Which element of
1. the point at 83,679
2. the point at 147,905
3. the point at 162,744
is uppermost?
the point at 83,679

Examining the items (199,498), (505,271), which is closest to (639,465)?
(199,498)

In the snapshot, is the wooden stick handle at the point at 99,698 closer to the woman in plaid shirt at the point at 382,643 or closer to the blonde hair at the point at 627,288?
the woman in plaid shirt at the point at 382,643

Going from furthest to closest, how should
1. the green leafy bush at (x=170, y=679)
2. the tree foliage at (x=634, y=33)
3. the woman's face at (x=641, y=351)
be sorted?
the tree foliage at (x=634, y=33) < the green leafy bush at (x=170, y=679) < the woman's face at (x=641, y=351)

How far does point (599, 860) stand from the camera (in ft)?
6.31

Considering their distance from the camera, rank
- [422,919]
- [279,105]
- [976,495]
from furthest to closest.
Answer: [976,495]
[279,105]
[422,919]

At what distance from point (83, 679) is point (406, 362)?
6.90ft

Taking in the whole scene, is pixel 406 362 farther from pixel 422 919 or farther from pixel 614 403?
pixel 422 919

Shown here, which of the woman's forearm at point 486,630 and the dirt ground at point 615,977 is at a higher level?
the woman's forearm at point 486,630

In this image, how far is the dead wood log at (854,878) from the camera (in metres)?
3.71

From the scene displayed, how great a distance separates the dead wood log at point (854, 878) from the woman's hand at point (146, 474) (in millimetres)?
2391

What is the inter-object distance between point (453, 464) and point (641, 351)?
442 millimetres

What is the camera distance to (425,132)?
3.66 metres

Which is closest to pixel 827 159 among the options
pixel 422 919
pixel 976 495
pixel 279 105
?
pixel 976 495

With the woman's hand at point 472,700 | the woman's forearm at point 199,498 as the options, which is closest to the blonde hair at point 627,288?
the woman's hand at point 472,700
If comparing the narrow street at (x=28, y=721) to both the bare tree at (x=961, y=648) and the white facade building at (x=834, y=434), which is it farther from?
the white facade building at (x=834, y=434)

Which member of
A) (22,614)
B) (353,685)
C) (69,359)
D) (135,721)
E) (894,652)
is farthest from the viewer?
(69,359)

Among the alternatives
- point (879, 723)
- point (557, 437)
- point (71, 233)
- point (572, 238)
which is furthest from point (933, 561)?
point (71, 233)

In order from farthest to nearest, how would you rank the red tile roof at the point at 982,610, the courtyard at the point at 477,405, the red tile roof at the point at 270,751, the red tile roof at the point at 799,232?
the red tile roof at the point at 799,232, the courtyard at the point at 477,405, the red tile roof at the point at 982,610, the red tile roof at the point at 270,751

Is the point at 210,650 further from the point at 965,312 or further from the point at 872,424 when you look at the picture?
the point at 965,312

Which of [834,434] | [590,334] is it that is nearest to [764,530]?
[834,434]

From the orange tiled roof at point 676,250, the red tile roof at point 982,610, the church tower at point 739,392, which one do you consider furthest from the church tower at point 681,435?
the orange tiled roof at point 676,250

▬▬▬▬▬▬▬▬▬▬

### [WHAT NEEDS TO BE DONE]
Copy out the items word for word, from the very first line through the line that contains "3.66 metres", including both of those lines.

### [THE ANSWER]
Which element of
1. the point at 83,679
2. the point at 147,905
3. the point at 162,744
is uppermost?
the point at 83,679

Examining the items (199,498), (505,271), which is closest to (639,465)?
(199,498)

In the snapshot, is the wooden stick handle at the point at 99,698 closer to the woman in plaid shirt at the point at 382,643 or closer to the blonde hair at the point at 627,288?
the woman in plaid shirt at the point at 382,643

Going from furthest to closest, how should
1. the green leafy bush at (x=170, y=679)
2. the tree foliage at (x=634, y=33)
3. the woman's face at (x=641, y=351)
be sorted?
the tree foliage at (x=634, y=33) < the green leafy bush at (x=170, y=679) < the woman's face at (x=641, y=351)

How far does point (599, 860) stand from the camera (in ft)?
6.31

Considering their distance from the camera, rank
- [422,919]
- [279,105]
- [976,495]
from furthest to closest.
Answer: [976,495]
[279,105]
[422,919]

At what distance from point (83, 679) is point (406, 362)?
6.90ft

Taking in the whole scene, is pixel 406 362 farther from pixel 422 919 or farther from pixel 614 403?
pixel 422 919

Shown here, which of the woman's forearm at point 486,630 and the dirt ground at point 615,977 is at a higher level?
the woman's forearm at point 486,630

In this image, how far is the dead wood log at (854,878) from the camera (in metres)?
3.71

From the scene displayed, how great a distance separates the dead wood log at point (854, 878) from the woman's hand at point (146, 474) (in millimetres)?
2391

What is the inter-object distance between point (453, 464) and point (641, 351)?
442 millimetres

What is the camera distance to (425,132)?
3.66 metres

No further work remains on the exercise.